Les changements d’environnement entraînent des altérations mécaniques, chimiques et biologiques. Les matériaux organiques réagissent en fonction de la température ambiante en absorbant ou en rejetant de l’humidité ; ils absorbent également les polluants. Le bâtiment doit donc réguler l’atmosphère interne par rapport aux variations extérieures.
Les collections elles-mêmes libèrent des polluants acides ou soufrés : papiers en fibre de bois produits entre 1860 et 1960, certains conditionnements (cartons classiques), collections photographiques et audiovisuelles. Ceci implique un renouvellement de l’air pour évacuer les particules.
Le Service Interministériel des Archives de France (SIAF) émet des préconisations concernant les bâtiments d’archives, afin de faciliter l’établissement des programmes de construction. Pendant longtemps, les conditions demandées étaient drastiques. L’atmosphère optimale ne pouvait être atteinte qu’avec des systèmes de climatisations (température : 18° + ou – 2° / hygrométrie 55 % + ou – 5 %). Mais le coût et la maintenance de ce type d’installations se sont révélés contraignants et les résultats parfois même néfastes pour les archives.

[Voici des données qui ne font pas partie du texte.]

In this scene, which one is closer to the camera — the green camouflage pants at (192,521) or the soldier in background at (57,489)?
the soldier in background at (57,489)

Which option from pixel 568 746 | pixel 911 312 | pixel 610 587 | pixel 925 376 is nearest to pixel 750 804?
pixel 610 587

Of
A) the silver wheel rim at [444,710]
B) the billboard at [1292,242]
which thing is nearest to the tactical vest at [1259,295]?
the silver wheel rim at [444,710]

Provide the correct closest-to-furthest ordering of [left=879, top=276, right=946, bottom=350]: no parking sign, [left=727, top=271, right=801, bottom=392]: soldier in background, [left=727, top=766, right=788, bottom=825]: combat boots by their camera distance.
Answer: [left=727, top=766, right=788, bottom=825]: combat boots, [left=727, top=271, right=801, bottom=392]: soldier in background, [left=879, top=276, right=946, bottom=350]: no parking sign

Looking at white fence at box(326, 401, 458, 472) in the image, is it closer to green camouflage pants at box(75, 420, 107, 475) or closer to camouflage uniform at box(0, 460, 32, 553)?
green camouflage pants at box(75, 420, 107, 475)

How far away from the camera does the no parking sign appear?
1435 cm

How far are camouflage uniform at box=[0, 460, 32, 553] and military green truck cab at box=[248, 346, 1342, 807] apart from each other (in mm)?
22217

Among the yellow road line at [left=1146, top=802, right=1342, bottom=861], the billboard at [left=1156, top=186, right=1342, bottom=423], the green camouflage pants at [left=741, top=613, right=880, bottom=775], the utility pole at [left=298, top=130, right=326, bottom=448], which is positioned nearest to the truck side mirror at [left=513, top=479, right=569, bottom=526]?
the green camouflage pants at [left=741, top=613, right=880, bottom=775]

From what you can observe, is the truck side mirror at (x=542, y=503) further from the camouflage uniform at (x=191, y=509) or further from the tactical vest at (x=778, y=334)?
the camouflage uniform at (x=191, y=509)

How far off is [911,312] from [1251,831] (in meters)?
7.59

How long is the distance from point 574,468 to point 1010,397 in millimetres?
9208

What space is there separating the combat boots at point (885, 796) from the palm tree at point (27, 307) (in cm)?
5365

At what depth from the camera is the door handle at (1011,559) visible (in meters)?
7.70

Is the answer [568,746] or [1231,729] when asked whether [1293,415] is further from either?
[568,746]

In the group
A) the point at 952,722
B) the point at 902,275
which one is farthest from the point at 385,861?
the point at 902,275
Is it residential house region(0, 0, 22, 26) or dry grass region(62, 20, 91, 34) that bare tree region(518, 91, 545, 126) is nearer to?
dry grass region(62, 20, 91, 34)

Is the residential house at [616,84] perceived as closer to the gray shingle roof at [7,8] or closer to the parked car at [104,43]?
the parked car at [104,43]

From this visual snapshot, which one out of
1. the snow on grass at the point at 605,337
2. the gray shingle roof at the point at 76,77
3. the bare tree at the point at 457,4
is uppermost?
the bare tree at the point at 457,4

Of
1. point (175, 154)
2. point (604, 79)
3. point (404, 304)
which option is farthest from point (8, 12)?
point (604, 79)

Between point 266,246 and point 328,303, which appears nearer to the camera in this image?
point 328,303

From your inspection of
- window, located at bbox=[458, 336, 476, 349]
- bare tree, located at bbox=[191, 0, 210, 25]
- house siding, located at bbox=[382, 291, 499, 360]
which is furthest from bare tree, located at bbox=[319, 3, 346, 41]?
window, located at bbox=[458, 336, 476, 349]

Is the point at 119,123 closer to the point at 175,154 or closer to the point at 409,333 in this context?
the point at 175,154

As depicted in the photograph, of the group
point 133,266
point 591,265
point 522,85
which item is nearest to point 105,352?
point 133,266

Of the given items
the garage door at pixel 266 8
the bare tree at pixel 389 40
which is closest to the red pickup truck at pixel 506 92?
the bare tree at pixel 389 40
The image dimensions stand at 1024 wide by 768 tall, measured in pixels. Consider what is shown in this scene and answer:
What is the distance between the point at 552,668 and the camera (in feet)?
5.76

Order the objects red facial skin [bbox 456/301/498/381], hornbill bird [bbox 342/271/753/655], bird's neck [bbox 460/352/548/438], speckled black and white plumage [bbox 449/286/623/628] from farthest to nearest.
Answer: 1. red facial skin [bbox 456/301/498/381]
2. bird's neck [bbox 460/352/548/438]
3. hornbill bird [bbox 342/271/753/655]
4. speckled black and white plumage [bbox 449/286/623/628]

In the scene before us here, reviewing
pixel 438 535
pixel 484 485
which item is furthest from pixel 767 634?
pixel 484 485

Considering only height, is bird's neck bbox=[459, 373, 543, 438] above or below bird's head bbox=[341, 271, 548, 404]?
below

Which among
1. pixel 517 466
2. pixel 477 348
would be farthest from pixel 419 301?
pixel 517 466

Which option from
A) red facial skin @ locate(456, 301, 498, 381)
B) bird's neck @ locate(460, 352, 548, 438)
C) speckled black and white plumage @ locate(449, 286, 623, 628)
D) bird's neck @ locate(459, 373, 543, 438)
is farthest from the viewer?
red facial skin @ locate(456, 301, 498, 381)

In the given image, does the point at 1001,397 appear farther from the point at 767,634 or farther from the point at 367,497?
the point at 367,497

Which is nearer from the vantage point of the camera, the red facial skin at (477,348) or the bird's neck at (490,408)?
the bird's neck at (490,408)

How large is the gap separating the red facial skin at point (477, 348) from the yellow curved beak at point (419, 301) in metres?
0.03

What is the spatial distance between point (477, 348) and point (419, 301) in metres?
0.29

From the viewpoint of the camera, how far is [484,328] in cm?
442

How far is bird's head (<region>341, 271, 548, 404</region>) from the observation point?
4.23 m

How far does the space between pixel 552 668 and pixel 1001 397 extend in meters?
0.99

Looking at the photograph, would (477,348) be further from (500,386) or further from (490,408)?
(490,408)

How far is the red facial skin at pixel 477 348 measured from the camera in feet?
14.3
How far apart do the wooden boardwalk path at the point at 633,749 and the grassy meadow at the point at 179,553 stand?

Le SIAF préconise aujourd’hui une atmosphère contrôlée, dont les variations peuvent être plus importantes, mais lentes et contenues dans des extrêmes (température 16° à 23°/ hygrométrie 45 % à 55%). Les variations maximales doivent être de 2° par semaine et d’1° par 24 heures ; 5% d’humidité relative par 24 heures. Le système de double-peau sans climatisation (deux enveloppes autour des magasins de stockage) est conseillé, sauf pour les fonds très spécifiques (photographies, fonds audiovisuels et numériques).
Le renouvellement de l’air est fondamental : 25% du volume par heure, le plus souvent réduit à 10% en période normale et modulable si nécessaire. L’air ambiant doit être brassé à environ trois volumes par heure.
Le SIAF souligne aujourd’hui le besoin d’organisation des circuits strictement séparés. On distingue ainsi :
les circuits des personnels : arrivée et traitement des documents (collecte, classement, conservation) ;
le circuit du public, constitué par la dernière mission des services d’archives : la communication. Il ne doit en aucun cas croiser les circuits précédents.
Un signal dans la ville
Le concours d’architectes est remporté en 2008 par l’architecte Bruno Dumétier (Dumetier Design) et Gautier+Conquet. L’agence toulousaine Séquences fait également partie du projet.
L’enveloppe interne qui abrite les magasins est une structure porteuse en béton dont les portées retombent tous les 10 mètres. La deuxième enveloppe est constituée de caissons d’acier doublés d’isolant et revêtus d’un bardage métallique. Entre les deux, un vide sanitaire d’une largeur de 70 cm (donc visitable) permet d’amener les flux nécessaires à l’aération des magasins et d’assurer une barrière thermique.
10% du volume de l’air ambiant est renouvelé par heure, de manière homogène. L’air passe dans le vide sanitaire pour éviter la condensation puis est filtré avant d’entrer dans les magasins. Un brassage par ventilation mécanique dans chaque magasin se fait à hauteur de trois volumes par heure.
Le bâtiment est ordonnancé selon les critères classiques : base, corps de bâtiment et étage d’attique. La base a été élevée en granit de Mongolie.
Sans fenêtre, les étages de magasins auraient pu sembler tristes et monotones, mais ont été traités de manière très subtile. Aucun décrochement, mais un parement de plaques métalliques embouties en alliage aluminium/cuivre vient donner jeu de lumière et relief. L’aspect lumineux ne ternira pas dans le temps.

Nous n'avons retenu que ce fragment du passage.